■ **What this exercise asks**:
- 1) Answer these questions from the article about Elon Musk's fortune below:
(a) What was Musk's net worth estimated at before the float, according to Forbes?
(b) What percentage stake does Musk hold in SpaceX in total?
(c) What combined fortune do the Forbes-listed top-ranking billionaires named in the article have?
- 2) Translate this sentence from the article about Elon Musk's fortune below into Spanish: "This adds to his shares in Tesla, social media platform X – formerly known as Twitter – and smaller stakes in his brain interface startup Neuralink and his tunnelling firm Boring Company."

Elon Musk is never far from the headlines and now the Tesla and X owner is making history once again after the blockbuster float of his SpaceX company has made him the world’s first ever paper trillionaire.

The 54-year-old’s net worth was estimated at 982.6bn US dollars (£733bn) before the float, according to Forbes, which has swelled to more than one trillion dollars after the record-breaking initial public offering (IPO).

His fortune has been boosted by the sky-high valuation of his rocket and artificial intelligence (AI) firm SpaceX, in which he has a 38 per cent stake in total, worth 688 billion dollars (£514bn) at the initial IPO price, even before shares rocketed on opening.

This adds to his shares in Tesla, social media platform X – formerly known as Twitter – and smaller stakes in his brain interface startup Neuralink and his tunnelling firm Boring Company.

It means he has eclipsed many of his tech counterparts, with the combined net worth of Forbes listed top ranking billionaires – Google co-founders Larry Page and Sergei Brin, Amazon founder Jeff Bezos and Oracle chairman Larry Ellison – having a combined fortune of 1.04 trillion dollars (£770bn) between them.

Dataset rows
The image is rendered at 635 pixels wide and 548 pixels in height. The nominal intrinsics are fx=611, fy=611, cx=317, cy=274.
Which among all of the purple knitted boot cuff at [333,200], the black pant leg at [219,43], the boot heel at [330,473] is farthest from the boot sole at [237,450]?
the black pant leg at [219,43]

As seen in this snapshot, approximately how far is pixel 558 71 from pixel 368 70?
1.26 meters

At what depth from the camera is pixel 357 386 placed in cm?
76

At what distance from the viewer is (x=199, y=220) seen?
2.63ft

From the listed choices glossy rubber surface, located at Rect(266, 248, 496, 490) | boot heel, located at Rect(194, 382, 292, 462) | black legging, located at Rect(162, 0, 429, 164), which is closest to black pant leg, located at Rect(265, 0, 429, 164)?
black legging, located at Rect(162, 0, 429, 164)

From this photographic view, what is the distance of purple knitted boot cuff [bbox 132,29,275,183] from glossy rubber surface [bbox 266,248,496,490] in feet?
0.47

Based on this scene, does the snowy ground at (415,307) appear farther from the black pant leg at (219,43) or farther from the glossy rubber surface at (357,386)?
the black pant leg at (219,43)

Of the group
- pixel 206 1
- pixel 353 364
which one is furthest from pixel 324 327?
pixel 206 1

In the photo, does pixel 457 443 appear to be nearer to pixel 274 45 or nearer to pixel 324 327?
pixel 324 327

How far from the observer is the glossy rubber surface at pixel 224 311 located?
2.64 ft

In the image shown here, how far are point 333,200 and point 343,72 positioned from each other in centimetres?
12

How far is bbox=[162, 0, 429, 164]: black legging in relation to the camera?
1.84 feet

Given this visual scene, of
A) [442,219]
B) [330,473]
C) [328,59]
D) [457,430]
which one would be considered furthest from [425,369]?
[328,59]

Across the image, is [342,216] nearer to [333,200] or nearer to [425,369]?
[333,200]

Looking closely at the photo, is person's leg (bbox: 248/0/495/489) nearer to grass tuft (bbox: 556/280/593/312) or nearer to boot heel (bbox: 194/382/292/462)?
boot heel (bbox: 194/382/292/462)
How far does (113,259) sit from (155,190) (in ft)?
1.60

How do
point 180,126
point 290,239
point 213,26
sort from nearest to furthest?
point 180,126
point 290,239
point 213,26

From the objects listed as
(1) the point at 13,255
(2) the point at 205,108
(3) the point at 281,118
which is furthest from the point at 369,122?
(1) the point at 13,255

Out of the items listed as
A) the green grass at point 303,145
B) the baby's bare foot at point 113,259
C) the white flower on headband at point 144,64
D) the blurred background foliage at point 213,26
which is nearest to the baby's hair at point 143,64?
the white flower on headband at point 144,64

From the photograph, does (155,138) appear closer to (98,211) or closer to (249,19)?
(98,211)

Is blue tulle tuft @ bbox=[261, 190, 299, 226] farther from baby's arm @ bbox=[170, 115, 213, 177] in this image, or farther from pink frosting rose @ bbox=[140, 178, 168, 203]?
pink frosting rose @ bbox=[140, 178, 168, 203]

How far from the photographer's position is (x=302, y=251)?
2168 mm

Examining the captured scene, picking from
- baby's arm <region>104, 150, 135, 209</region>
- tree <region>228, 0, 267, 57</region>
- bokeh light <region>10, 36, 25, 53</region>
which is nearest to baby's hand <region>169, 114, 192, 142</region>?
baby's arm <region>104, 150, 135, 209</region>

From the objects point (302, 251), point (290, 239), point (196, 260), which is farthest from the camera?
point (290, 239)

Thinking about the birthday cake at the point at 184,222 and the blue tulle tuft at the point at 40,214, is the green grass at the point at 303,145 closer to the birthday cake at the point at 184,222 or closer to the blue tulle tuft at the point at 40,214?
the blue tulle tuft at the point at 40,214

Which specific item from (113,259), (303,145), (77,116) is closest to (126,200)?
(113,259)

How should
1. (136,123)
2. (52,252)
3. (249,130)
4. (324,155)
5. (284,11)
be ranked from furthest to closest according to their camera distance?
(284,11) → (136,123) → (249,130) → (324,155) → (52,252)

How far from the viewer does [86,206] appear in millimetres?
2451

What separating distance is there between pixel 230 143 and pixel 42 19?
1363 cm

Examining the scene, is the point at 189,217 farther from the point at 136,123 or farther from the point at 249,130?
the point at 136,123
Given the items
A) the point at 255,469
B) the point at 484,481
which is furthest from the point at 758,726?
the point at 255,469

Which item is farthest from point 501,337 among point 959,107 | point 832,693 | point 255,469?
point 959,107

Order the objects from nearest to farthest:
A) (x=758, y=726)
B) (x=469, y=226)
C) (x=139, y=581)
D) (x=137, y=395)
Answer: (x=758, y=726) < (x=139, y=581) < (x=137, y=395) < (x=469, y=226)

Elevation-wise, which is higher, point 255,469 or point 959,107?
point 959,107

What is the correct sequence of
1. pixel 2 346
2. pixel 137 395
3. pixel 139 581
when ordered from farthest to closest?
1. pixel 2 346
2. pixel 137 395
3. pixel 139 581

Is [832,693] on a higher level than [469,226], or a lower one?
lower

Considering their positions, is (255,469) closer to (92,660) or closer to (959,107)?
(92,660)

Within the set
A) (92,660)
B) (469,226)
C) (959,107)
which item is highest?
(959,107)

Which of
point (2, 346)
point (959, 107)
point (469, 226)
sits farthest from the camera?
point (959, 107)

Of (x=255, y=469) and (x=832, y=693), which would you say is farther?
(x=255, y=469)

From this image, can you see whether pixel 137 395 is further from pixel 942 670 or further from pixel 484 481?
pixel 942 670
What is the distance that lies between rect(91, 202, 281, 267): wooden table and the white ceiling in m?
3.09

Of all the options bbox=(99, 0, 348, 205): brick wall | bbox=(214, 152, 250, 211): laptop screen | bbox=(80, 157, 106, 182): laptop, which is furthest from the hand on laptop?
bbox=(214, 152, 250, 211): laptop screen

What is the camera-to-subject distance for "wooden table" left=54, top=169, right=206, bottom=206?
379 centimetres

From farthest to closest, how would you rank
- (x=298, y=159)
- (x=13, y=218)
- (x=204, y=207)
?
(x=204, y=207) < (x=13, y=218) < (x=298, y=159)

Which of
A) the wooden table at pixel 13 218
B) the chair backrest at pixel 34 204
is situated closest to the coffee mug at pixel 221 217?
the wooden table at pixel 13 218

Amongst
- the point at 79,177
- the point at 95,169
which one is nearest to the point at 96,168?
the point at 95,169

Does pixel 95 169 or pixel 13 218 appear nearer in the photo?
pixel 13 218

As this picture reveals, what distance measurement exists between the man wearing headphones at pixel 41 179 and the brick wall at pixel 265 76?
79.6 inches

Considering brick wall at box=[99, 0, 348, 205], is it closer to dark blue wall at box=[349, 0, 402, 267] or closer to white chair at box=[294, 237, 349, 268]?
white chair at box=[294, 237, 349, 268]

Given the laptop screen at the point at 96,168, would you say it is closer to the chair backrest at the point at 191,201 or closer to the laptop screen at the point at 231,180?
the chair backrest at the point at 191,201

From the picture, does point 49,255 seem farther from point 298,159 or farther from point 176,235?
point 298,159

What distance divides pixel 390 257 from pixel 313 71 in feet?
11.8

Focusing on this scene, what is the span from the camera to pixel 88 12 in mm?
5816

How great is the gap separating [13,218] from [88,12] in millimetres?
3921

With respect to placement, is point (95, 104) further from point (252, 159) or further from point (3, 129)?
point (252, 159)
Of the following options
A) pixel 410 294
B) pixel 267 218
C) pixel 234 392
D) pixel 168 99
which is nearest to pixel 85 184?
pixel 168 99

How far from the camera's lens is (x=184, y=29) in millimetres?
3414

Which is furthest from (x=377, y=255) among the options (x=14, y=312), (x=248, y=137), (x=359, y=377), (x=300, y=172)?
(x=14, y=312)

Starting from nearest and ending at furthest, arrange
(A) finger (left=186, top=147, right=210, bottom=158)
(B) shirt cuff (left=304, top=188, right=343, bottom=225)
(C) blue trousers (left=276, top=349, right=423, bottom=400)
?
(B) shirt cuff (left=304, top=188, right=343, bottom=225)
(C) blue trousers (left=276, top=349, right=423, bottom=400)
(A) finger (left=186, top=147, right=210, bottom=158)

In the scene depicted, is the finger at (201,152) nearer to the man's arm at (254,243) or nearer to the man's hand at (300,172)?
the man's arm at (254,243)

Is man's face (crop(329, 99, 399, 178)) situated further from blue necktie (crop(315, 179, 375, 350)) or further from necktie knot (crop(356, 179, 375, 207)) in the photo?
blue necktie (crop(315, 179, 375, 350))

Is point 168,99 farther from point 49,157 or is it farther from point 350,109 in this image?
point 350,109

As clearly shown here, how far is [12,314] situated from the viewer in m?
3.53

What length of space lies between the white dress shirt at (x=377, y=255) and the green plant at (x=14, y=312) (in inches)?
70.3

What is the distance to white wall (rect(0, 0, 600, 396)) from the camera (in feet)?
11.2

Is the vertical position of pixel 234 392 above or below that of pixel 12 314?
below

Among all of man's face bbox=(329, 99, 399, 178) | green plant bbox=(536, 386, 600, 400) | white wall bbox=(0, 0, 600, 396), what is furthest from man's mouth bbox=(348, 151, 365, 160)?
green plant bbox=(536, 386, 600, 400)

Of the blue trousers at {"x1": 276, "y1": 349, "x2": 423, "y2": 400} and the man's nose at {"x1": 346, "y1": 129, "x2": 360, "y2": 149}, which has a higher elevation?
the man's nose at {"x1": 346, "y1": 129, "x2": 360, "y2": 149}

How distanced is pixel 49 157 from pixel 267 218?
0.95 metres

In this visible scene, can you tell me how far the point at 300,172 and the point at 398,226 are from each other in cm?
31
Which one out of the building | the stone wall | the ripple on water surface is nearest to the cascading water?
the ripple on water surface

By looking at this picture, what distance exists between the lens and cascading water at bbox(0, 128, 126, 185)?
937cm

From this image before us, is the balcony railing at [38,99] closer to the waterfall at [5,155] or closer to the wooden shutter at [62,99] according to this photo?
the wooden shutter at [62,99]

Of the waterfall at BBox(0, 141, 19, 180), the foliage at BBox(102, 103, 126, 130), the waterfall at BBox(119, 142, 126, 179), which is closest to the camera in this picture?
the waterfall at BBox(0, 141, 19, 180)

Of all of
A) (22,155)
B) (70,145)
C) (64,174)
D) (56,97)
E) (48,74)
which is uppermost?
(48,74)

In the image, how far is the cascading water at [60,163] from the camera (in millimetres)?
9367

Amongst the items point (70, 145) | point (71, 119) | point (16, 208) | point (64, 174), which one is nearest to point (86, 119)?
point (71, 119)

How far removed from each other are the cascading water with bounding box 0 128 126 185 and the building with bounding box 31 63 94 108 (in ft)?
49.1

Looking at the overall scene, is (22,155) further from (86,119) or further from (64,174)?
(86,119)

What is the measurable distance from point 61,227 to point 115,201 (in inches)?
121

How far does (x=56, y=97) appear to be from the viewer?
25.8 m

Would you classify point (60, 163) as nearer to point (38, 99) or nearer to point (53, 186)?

■ **Outputs by task**:
- 1)
(a) 982.6bn US dollars (£733bn)
(b) 38 per cent
(c) 1.04 trillion dollars (£770bn)

- 2) Esto se suma a sus acciones en Tesla, la plataforma de redes sociales X —antes conocida como Twitter— y a participaciones menores en su startup de interfaces cerebrales Neuralink y en su empresa de túneles Boring Company.